Text segment
Dr. Mollica is right in that our bodies are designed to respond well to traumatic experiences. However, I’m pretty sure he also agrees that we are not designed to do this unassisted. The community must participate in the process. We are social beings and thus our healing must be socially situated.

Two Toxins: Emotional Memory and Poor Storytelling

Part of the problem, says Dr. Mollica, is the emotional memory system. When we experience a trauma, our cortex forms declarative memories of the event. These are where we store the “facts” (where we were, what we felt, and how these events connect to previous experiences). But there is another memory system, one he calls “emotional memory” (p. 96). Declarative memory involves the cortex and hippocampus while emotional memory involves the amygdala.

The amygdala is the fear-response command center of the brain, and it does not wait around for the conscious mind, located in the cortex, to decide if a threat is real or not. The amygdala can activate an emergency response throughout the body within milliseconds by calling the stress-response system into play.  (p. 96)

Unfortunately, traumatic events can create emotional memories in the amygdala that keep on replaying and are difficult to extinguish over time. (p. 97)

Another toxin is the re-telling of the trauma story in a way that retraumatizes the victim. Dr. Mollica, in chapter 5, describes the problem of poor storytelling. Poor storytelling evokes only the trauma, the shame, the degradation experienced. Storytelling should cause us to form images in the teller and listener’s minds. These images need to symbolize the whole person/story and not only the most damaging details. The problem is we tend to tell stories that fixate on the intense emotions and thus elicit toxic emotions and maintain the experience that the trauma is still ongoing.

Many traumatized persons are plagued by the two poles of humiliation–sadness and despair on one side, and anger and revenge on the other. (p. 122)

Assisted Self-healing?

Mollica says, “A proper clinical approach to emotional memory avoids triggering the emotions stored in the amygdala and enables the cortex to assert conscious control over the recollection of traumatic events. (p. 97)

Supplied data

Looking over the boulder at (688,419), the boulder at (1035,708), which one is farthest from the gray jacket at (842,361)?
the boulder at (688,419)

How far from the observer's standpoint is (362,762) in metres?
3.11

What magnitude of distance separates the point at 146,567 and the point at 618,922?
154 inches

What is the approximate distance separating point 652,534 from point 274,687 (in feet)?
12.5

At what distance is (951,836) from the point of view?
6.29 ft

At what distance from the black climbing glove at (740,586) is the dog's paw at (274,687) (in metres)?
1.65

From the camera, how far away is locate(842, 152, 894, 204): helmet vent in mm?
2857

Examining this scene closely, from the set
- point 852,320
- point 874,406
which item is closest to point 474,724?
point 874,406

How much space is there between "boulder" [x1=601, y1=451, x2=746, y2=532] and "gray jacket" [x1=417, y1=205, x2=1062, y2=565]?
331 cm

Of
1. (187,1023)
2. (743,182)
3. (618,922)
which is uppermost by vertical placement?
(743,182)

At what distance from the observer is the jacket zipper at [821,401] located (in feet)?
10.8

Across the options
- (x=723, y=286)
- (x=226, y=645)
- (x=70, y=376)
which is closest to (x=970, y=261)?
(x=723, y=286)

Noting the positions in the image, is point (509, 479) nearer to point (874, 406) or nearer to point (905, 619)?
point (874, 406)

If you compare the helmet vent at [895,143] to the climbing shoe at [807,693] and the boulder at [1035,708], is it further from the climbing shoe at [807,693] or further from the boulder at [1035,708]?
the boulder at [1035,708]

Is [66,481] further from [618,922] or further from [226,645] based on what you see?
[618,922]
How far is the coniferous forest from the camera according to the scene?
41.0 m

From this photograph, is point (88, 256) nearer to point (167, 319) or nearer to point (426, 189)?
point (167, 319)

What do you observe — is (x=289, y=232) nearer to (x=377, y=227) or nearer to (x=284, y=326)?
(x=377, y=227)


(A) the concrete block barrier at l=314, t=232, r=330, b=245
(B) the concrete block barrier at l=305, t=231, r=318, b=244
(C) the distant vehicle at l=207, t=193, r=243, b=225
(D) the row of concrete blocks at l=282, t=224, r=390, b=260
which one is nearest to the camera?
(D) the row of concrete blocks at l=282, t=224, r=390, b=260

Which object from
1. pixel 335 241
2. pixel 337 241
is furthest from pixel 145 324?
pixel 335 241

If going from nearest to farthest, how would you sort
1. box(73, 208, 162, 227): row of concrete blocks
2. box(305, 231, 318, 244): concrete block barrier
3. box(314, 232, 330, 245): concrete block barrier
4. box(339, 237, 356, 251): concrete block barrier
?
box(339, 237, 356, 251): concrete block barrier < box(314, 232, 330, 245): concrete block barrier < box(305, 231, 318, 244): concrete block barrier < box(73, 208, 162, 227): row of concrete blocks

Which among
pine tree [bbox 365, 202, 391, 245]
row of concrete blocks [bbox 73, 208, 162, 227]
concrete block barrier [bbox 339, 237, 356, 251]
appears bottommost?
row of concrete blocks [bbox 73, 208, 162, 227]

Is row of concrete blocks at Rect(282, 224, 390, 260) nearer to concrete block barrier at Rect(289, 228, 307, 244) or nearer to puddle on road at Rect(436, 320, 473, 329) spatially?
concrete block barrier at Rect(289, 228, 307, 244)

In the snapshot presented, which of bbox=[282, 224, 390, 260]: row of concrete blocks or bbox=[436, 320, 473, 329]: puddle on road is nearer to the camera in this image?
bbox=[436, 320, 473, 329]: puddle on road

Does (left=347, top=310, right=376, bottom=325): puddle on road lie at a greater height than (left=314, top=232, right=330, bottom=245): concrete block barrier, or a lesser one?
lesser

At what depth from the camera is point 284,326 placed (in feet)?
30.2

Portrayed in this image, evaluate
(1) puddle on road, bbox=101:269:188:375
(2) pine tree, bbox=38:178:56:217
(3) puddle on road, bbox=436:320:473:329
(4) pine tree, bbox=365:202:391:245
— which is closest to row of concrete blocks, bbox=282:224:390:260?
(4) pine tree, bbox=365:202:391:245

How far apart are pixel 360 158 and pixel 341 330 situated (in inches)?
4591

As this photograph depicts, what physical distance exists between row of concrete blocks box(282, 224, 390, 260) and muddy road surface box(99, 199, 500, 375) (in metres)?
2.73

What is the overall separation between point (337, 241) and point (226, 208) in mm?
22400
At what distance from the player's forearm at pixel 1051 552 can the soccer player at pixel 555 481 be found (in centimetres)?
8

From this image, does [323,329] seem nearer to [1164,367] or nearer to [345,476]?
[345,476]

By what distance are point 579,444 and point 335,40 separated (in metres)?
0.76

Activity list
1. In the passage on trauma and healing, which part of the brain does emotional memory involve?
2. Go on with the passage on trauma and healing, starting after its final sentence.

Answers by task
1. The amygdala.

2.
How do you do this? With the help of a storytelling coach, a person tells their story in a factual, direct, but not grotesque way that would cause the listener to turn away. Why does this matter? Because part of the healing process is to be heard, seen, and empathized with. Fixating on the most grotesque details only enhances the emotional memory system and pushes others away. Good storytelling still tells the truth but does so in a way that reconnects people with the world, enables them to feel sadness but in community with others, and helps them see that their lives are not solely defined by the traumatic events. Further, good storytelling points to larger values that are still held and not lost due to the evil done by others. Surely trauma does shape and change us. Recovery and healing to the point of living as if the event did not happen would be to live in a world of denial and self-deception. But good storytelling reminds us that we are not ONLY defined by and/or limited to being victims. And good storytelling reminds us of God’s sustaining power that is greater than those who can only destroy bodies.

Dr. Mollica summarizes this chapter this way,

Strong emotions comprise the traumatic memories that are imprinted in the survivor’s brain. One of the mind’s key tasks after trauma is to take these strong emotions and gradually reduce them over time through good storytelling. A poor storyteller tells a toxic trauma story, unhealthy to mind and body with its focus on facts and high expressed emotions. In our society situations that demonstrate this type of storytelling are common, including superficial, sensational media reporting of tragedies and debriefing therapy by misguided mental health workers. In contrast a good storyteller is able to express tragic emotions with the artfulness of a musician playing an instrument, engaging the listener’s interest and involvement. (p. 133)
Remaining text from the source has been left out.